L'IHR cita il caso di Zahra Esmaili, costretta a sposare il suo vicino, un funzionario del Ministero dell'Intelligence, dopo essere rimasta incinta perché lui l'aveva violentata. La donna è stata accusata di aver ucciso il marito, violento nei confronti suoi e dei suoi figli, nel 2007. “La famiglia del marito ha insistito per il qisas e la suocera ha eseguito personalmente l'esecuzione nel 2021. Il suo avvocato ha poi rivelato che Esmaili aveva avuto un attacco di cuore dopo aver visto un gruppo di uomini giustiziati prima di lei. Eppure hanno impiccato il suo corpo senza vita”, denuncia il report dell'ONG.
Uno dei casi più noti è stata l'impiccagione, nell'ottobre 2014, della 26enne Reyhaneh Jabbari, condannata per l'omicidio di un ex ufficiale dei servizi segreti che, a suo dire, aveva tentato di aggredirla sessualmente. La giovane donna aveva dichiarato di essere stata torturata per estorcerle una confessione. La famiglia della vittima ha insistito per la sua esecuzione. Il suo caso è stato oggetto di un documentario, “Seven Winters in Tehran”, presentato al Festival di Berlino nel 2023. Gli attivisti, illustrando questi dati, si dicono sempre più preoccupati perché le autorità islamiche continuano a usare la pena capitale per instillare paura nella società, in particolare dopo le proteste di piazza (e sui social) degli ultimi anni
Altri dati del rapporto
La ONG, nel pubblicare il suo report, invita inoltre "la comunità internazionale a rompere il silenzio su queste ingiustizie sistemiche e sull'apartheid di genere in Iran e a intensificare gli sforzi per salvare coloro che rischiano l'esecuzione". Di seguito altri numeri:
- 121 donne (il 50%) sono state identificate solo tramite le iniziali o sono rimaste completamente anonime.
- 114 donne sono state giustiziate per omicidio, mentre 107 sono state giustiziate per reati legati alla droga.
- Nove delle donne giustiziate erano spose bambine, tre delle quali erano anche minorenni, ovvero avevano meno di 18 anni al momento del presunto crimine.
- Il 70% delle donne giustiziate per omicidio sono state accusate di aver ucciso i propri mariti, spesso in contesti di violenza domestica.
- Le donne provenienti da province emarginate come il Sistan e il Baluchistan sono molto presenti (in modo sproporzionato) tra le esecuzioni legate alla droga.

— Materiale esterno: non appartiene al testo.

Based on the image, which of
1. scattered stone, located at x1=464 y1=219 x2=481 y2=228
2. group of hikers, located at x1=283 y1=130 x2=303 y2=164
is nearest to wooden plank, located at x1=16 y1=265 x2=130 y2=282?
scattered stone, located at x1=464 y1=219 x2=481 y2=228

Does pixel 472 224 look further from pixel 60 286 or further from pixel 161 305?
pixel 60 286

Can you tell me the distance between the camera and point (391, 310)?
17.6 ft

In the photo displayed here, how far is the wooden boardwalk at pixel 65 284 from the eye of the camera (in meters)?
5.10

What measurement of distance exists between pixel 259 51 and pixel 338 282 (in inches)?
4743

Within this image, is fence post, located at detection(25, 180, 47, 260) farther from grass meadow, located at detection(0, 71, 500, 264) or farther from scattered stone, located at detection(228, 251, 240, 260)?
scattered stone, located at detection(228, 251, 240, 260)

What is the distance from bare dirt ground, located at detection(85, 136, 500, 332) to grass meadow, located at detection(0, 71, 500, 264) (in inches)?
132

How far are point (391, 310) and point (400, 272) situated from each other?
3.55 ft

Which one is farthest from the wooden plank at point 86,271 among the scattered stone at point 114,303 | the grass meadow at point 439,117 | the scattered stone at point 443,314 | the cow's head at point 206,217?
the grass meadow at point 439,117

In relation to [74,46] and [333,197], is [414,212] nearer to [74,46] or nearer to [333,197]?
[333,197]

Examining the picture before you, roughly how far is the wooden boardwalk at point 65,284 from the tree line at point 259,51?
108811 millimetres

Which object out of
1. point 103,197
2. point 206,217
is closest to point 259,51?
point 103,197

- La Repubblica islamica avvolge le sue esecuzioni nella segretezza: solo il 26% delle esecuzioni di donne è stato annunciato ufficialmente.

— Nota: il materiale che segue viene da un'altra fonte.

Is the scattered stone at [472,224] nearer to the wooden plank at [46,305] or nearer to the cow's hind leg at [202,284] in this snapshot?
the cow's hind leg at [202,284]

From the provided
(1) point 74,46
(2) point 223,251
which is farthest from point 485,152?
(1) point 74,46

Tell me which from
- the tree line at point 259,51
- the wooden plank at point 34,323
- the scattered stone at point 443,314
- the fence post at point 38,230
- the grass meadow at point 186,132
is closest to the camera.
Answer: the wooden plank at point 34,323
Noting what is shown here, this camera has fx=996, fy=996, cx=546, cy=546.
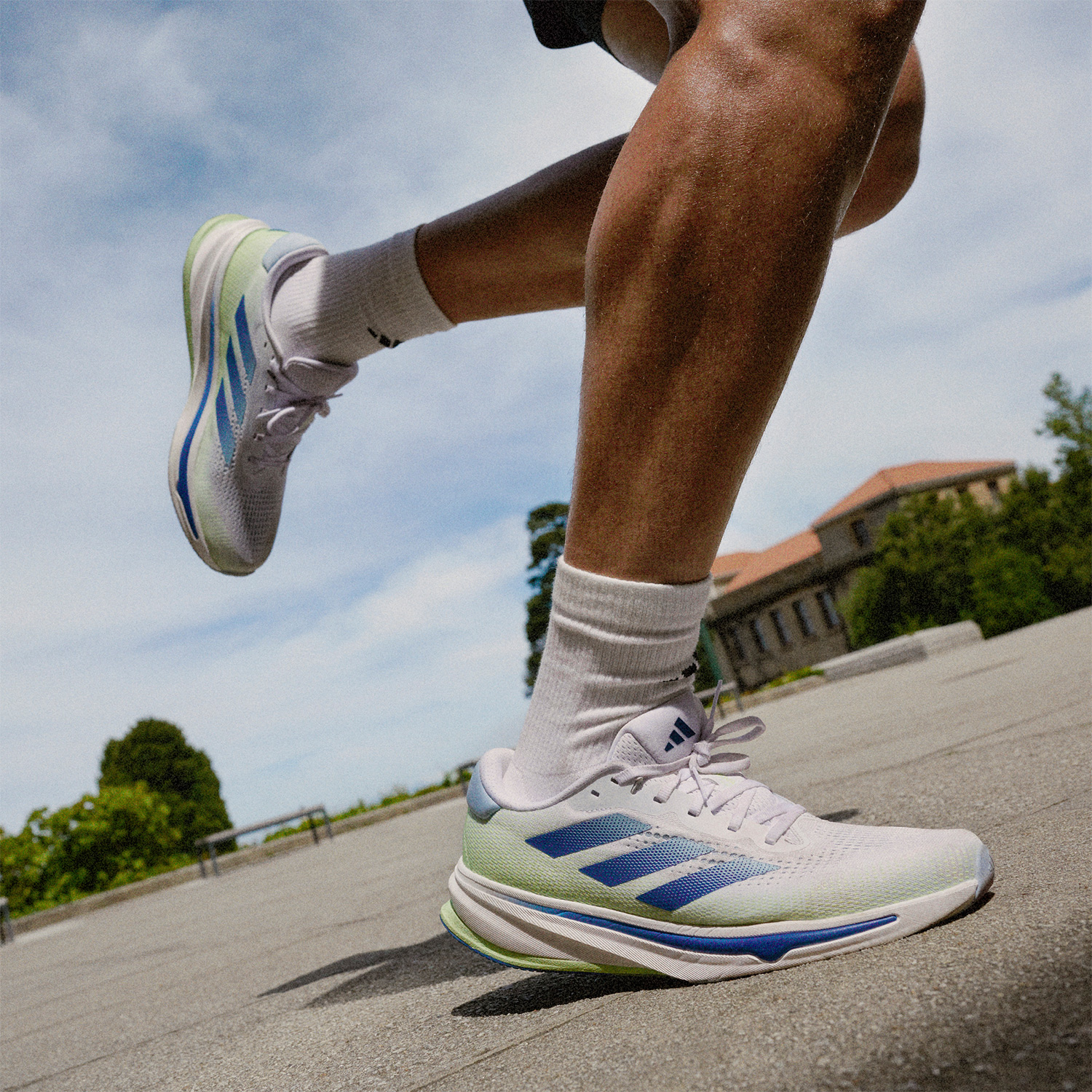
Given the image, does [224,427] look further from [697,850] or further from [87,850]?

- Le accuse contro 16 donne sono ancora sconosciute.
- L'esecuzione della pena capitale contro le donne è avvenuta in 27 delle 31 province dell'Iran.

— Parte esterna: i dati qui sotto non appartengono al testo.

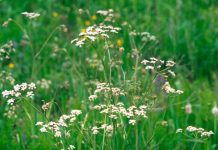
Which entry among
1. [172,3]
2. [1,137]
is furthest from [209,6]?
[1,137]

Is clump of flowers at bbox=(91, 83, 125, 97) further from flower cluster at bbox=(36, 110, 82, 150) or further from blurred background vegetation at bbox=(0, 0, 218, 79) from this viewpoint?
blurred background vegetation at bbox=(0, 0, 218, 79)

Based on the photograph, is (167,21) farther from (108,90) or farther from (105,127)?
(105,127)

Le donne intrappolate nel braccio della morte sono spesso abbandonate dalle loro famiglie, lasciate sole a sopportare le condizioni carcerarie disumane. La povertà e l'analfabetismo, in particolare tra le donne appartenenti a minoranze etniche, esacerbano ulteriormente la loro vulnerabilità, poiché spesso non hanno le risorse per orientarsi nel sistema giudiziario o per difendersi da accuse infondate.